Let’s face it, financial support from the Government to help businesses stay in operation is gone, and it looks like it’s never coming back. It's obvious that one of the main reasons the COVID Protection Framework was shifted from Alert Levels to the Traffic Light System was because no financial support is required.
Fine, as devastating as that is and will be, particularly to the hospitality sector, we can come to terms with it. What the Government needs to do now is provide businesses with the right tools to enable them to function on their own, because, when it comes to Rapid Antigen Tests, the Government is now a vital part of business operations.
Rapid Antigen Tests (RATs) are pivotal to keeping businesses afloat, but so far, they are only being promised to those workers considered “critical”, and while this covers those within the food production supply chain, it does not cover hospitality or retail venues.
Why not? When have the hospitality and foodservice sectors not been critical to the New Zealand economy and Kiwi workforce? That café owner is critical to the workers they employ, that restaurant is a critical buyer for that food producer or distributor.
The Government said it expects onshore stocks of RATs will reach 20 million by the end of February, however, Director of Health Works Group, Clair Conner noted that while the Government should receive the stock it needed to supply the country, private companies should also be able to secure tests too.
The rerouting of RATs into Government hands for distribution has essentially taken control away from owners over their own businesses. If hospitality workers had the opportunity to be quickly and regularly tested, it would make a huge difference to the livelihood of those in the industry.

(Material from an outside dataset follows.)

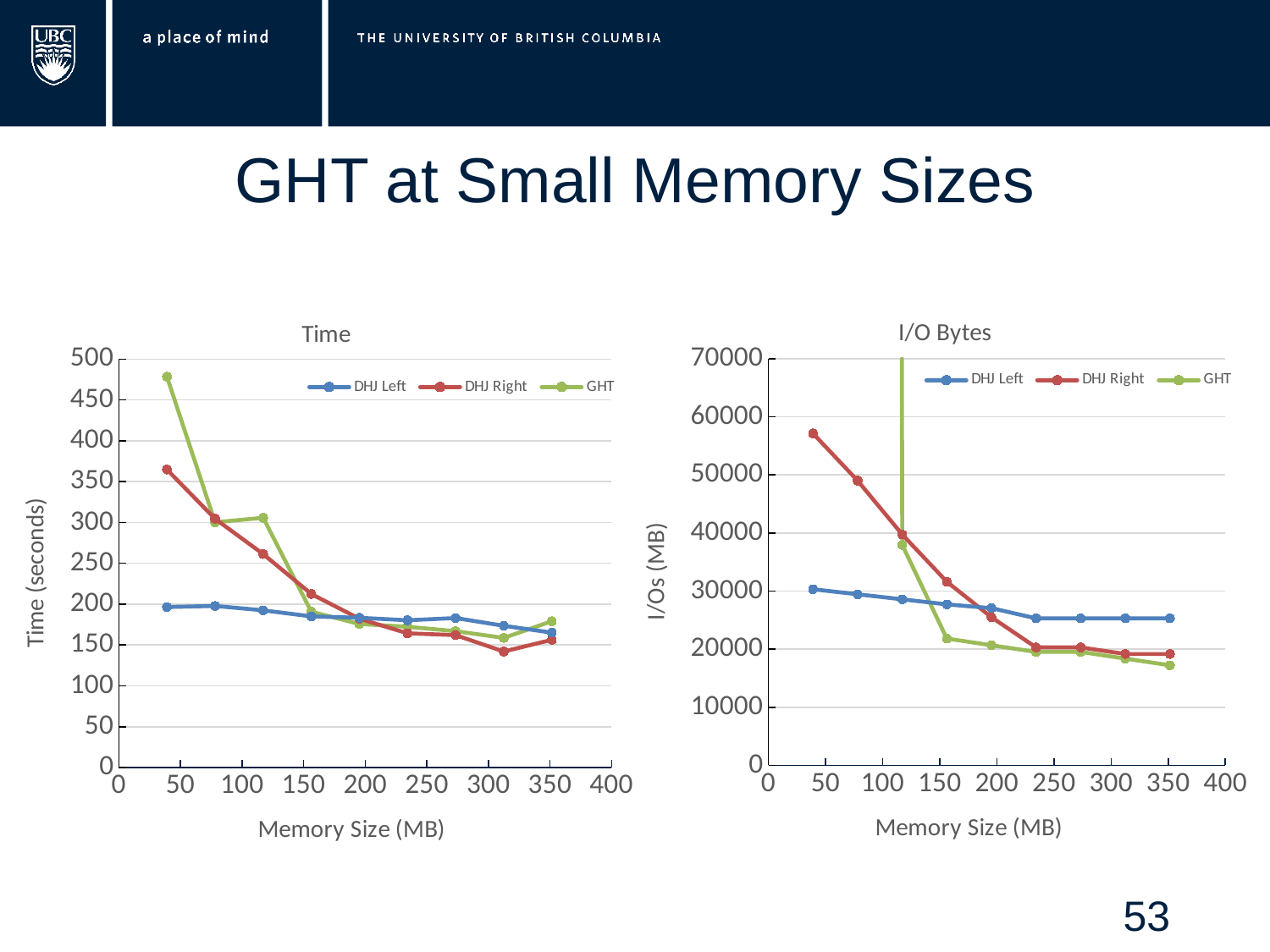
In the Time chart, is the DHJ Left value at the smallest memory size greater or less than 250 seconds? less In the Time chart, is the GHT value at the smallest memory size (about 40 MB) greater or less than 450 seconds? greater In the I/O Bytes chart, does the DHJ Right series rise or fall as memory size increases? fall In the I/O Bytes chart, is the DHJ Right value at the smallest memory size greater or less than 50000? greater In the Time chart, how many data points does the DHJ Left series have? 9 What kind of chart is the Time chart on the left? line chart In the Time chart, which series has the larger value at the smallest memory size, GHT or DHJ Left? GHT In the I/O Bytes chart, which series has the larger value at the largest memory size, DHJ Left or GHT? DHJ Left What is the y-axis label of the I/O Bytes chart? I/Os (MB) How many series does the legend of the I/O Bytes chart list? 3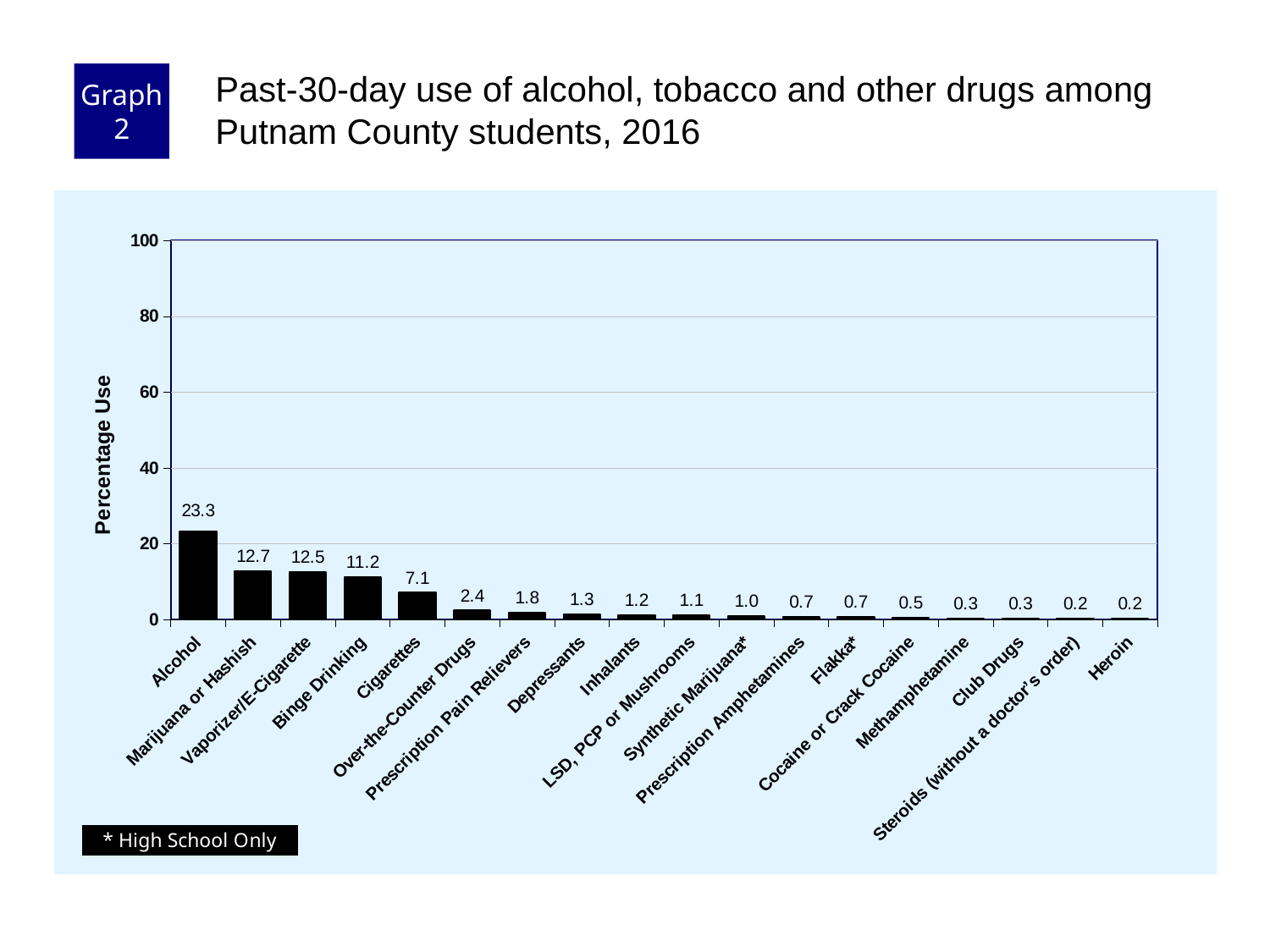
How much higher is the value for Marijuana or Hashish than for Vaporizer/E-Cigarette? 0.2 What kind of chart is shown on the slide? Bar chart Which substance has the highest past-30-day use percentage? Alcohol How many substance categories are shown on the x axis? 18 What is the difference between the values for Alcohol and Marijuana or Hashish? 10.6 What value is shown for Cigarettes? 7.1 What is the title of the y axis? Percentage Use What is the value for Over-the-Counter Drugs? 2.4 What is the past-30-day use percentage for Alcohol? 23.3 Which is larger, the value for Binge Drinking or the value for Cigarettes? Binge Drinking What value is shown for Heroin? 0.2 Do the values rise or fall moving from left to right along the x axis? Fall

Over the weekend, at least nine hospitality venues in Queenstown were forced to close by the Ministry of Health after visits by two customers instantly made at least 16 staff close contacts, requiring them to isolate.

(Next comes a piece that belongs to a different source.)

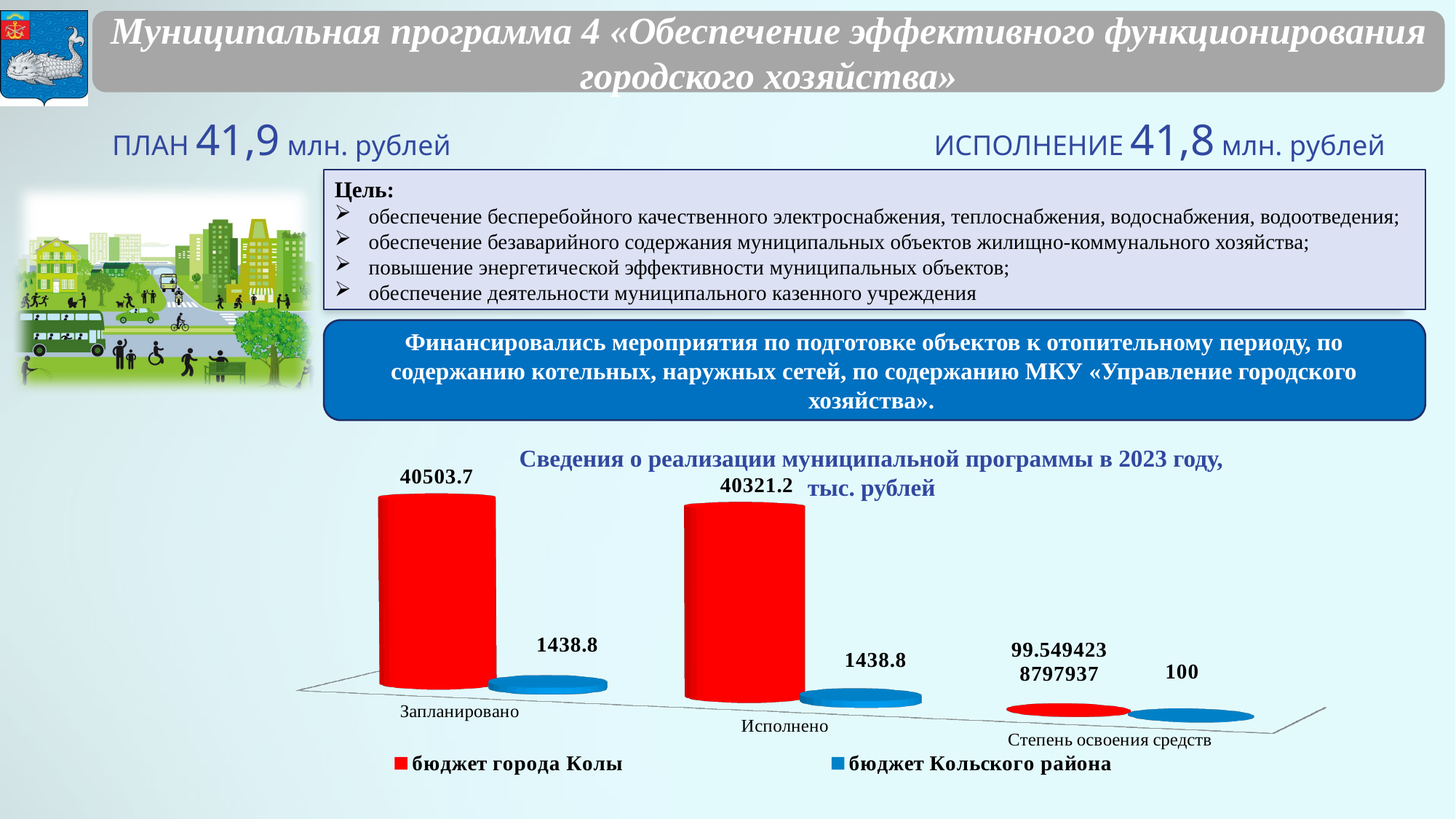
What is the difference between the бюджет города Колы values for Запланировано and Исполнено? 182.5 How many categories are shown on the x axis of the chart? 3 What is the value for бюджет города Колы in the Исполнено category? 40321.2 What is the title of the chart? Сведения о реализации муниципальной программы в 2023 году, тыс. рублей Which colour represents бюджет Кольского района in the chart? blue What is the value for бюджет города Колы in the Запланировано category? 40503.7 How many series does the chart legend list? 2 What type of chart is shown on the slide? bar chart Which is larger in the Исполнено category: бюджет города Колы or бюджет Кольского района? бюджет города Колы What is the value for бюджет Кольского района in the Запланировано category? 1438.8 In which category is the бюджет города Колы value the highest? Запланировано What is the value for бюджет Кольского района in the Степень освоения средств category? 100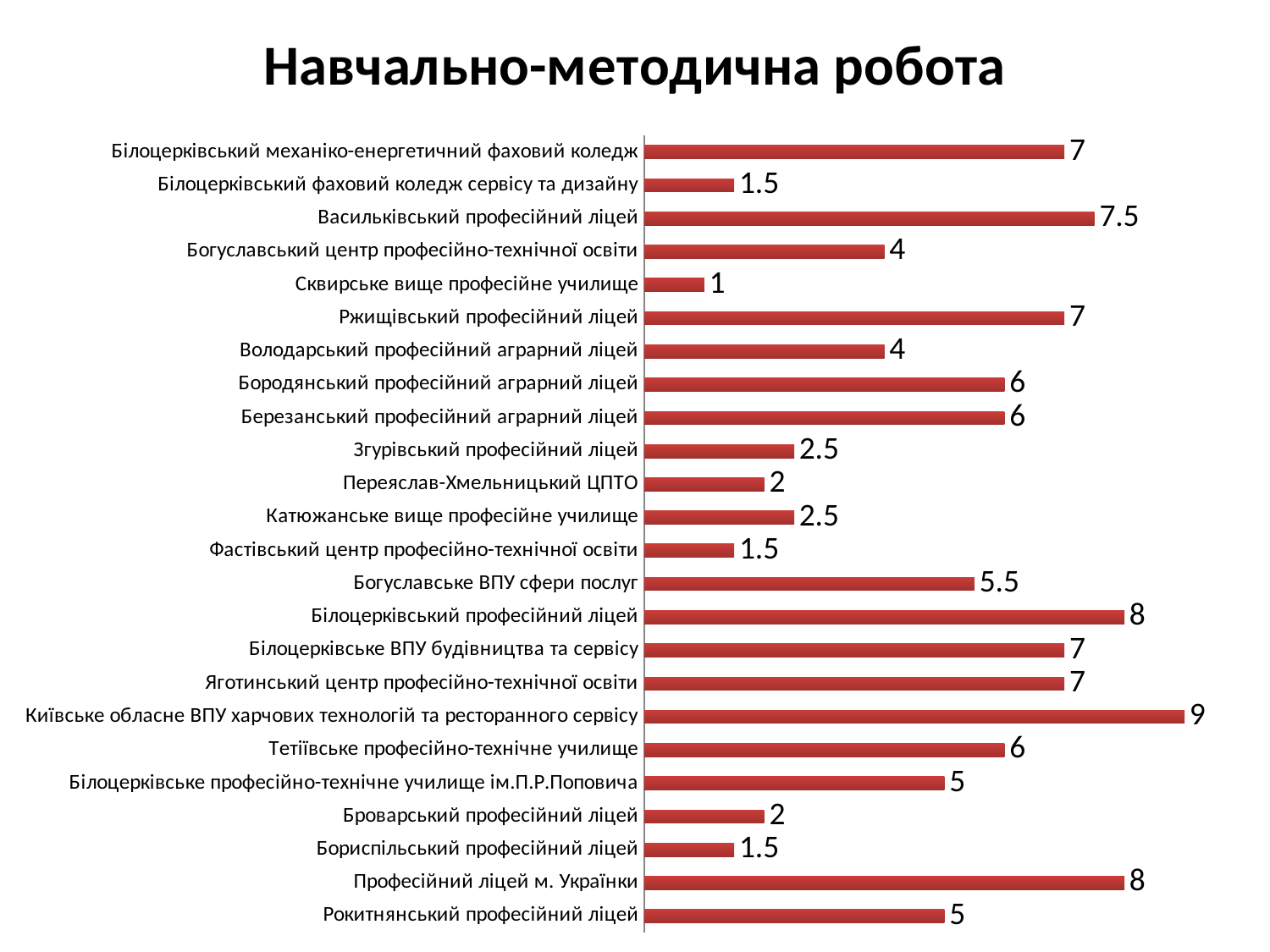
What is the title of the chart? Навчально-методична робота What is the value for Васильківський професійний ліцей? 7.5 How many categories are shown in the chart? 24 What is the difference between the values for Професійний ліцей м. Українки and Бориспільський професійний ліцей? 6.5 What is the value for Переяслав-Хмельницький ЦПТО? 2 What is the value for Рокитнянський професійний ліцей? 5 Which category has the lowest value? Сквирське вище професійне училище Which category has the highest value? Київське обласне ВПУ харчових технологій та ресторанного сервісу What is the difference between the values for Білоцерківський професійний ліцей and Білоцерківський фаховий коледж сервісу та дизайну? 6.5 What is the value for Богуславське ВПУ сфери послуг? 5.5 Which is larger: the value for Тетіївське професійно-технічне училище or the value for Броварський професійний ліцей? Тетіївське професійно-технічне училище What kind of chart is shown on the slide? Bar chart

“This approach of getting everyone to self-isolate by being somewhat near a positive case, will spark an inferno across the work and social life of NZ – at this rate, it’s going to be mayhem for hospitality, and this then affects the vibrancy of each town in NZ,” said CEO of Republic Hospitality Group, Blair Impey, who had seven of its eleven venues shut.
“The Ministry of Health didn’t care about who served the infected customers, or who was near them – they decided everyone should be declared a close contact. They showed no regard for our efforts to separate our tables and servers by sections, so in the event of close contact, only the server would be asked to isolate. Instead, they just asked the whole team and all customers to isolate.”
Impey has access to RATs but can’t use them as they are not currently considered valid by the Ministry of Health.
“We have RATs available for our team, so we can get them back to work sooner, however, we have been told by the Ministry only PCRs are recognised as valid, which can mean staff are waiting at home for 24,48, or even 72 hours for results.
“We should use the UK approach, where you can return to work if you’re negative just on a RAT test.”
No financial support is one thing, we knew it wouldn’t last forever, but to not give businesses the tools they need to support themselves is a major failing by this government and one that will have long-lasting effects.